Mondays, for me, are the beginning, not because I am defiant to work, but because I begin and end with my work. And technically, most Mondays for me start on Sunday night, because my day starts with Hong Kong, and at the hour of nine in the evening in New York, that is the beginning of the day in my Far East.
As we have sorted out that the week begins with Monday and there is the mad scramble in the office for recognition that there is a slog that must be gotten through, it is only on Tuesdays that we get productive. We hold our important meetings, we discuss our important budgets, and decide our important things.
On Tuesdays we all drink too much coffee, we reach for it one time too many, and remain jittery and anxious through the evenings, even as we sit across from each other with too much wine for a weekday and eat too much food and fling ourselves far too hard at the objects of affection.
If there is a definition for Tuesday it is “too much” – always too much, too hard, too high, too much, too much, too much.
If there were a camel, he would be braying “hump day.” But we are not camels and despite the aptly named hump day (for it is the middle, from the slow start of Monday, the rising too much of Tuesdays, and now we sit at the apex of the modern work week), very little actually gets done.
On Wednesdays, too tired from our upper/downer combinations, we debate the decisions of Tuesdays, reverse them, dither too long at the water cooler, and only in frantic desperation to make arbitrarily assigned “numbers” does the afternoon turn into a madcap volley of rush-rush-rush-get it done that rarely ever completes and never, ever matters.
Wednesdays suck. And nobody is humping by the end of them.
If it’s not thirsty, it’s not a Thursday, and that means if you are working late, you had better be headed to the bar after, and if you’re not working late, then you had better be in the bar for happy hour. I find Thursday the most amusing day of the office, the pretensions towards Protestant work ethic with the underlying seething towards Sodom and Gomorrhic debauchery. There is no place more ripped with conflicted tension than the standard, corporate office in a standard, high-class US city on a Thursday afternoon.

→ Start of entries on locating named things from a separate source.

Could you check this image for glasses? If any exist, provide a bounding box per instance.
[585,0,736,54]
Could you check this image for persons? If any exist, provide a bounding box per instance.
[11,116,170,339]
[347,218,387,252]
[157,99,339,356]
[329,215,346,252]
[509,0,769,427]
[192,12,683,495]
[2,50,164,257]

Bosses eye far-too young interns and first-years with barely hidden delight; admins plot mayhem via instant message; surprisingly, everyone always has their birthday on a Thursday!; and those who are in the know but not of it turn up their noses with the disdain of the desperately wanting but too starched to be included.
Bartenders ready their stock. They take their shipments, check off that everything is topped off, and gird their loins: the workers are coming and they will be thirsty, thirsty, thirsty sailors given a shore pass for only eight hours.
Why does anyone even show up? The bathrooms are clogged with the alcohol shits. The closets are a disarray of unlaundered jackets and hastily discarded heels. The chairs slowly rotate in recognition of hard hangovers and the air is dank with grime, sweat, and sticky-sweet toothpaste that can’t mask mouth-caught bile.
Oh. And there is work to be done. The repeat of Wednesday but with far less enthusiasm and far more understanding that the numbers won’t be met, the metrics won’t be captured, and everyone will leave at a reasonably late enough hour not to inspire the wrath from up high, but reasonably early enough that they can get home, nap, and enter into the weekend’s forgetful debauchery in hopes of pretending that they will not be doing this again come Monday.
And is that not the truth of Friday? That it is finally all over and we all must pretend that we don’t come back, that this is it, that we will find our true selves and callings over the weekend, and not be shackled, once again, on Monday to this unhappy life, to this bland desk, to this meaningless existence?
Is that not why we drink? Is that not why we flee? Is that not why we put up with an existence we hate?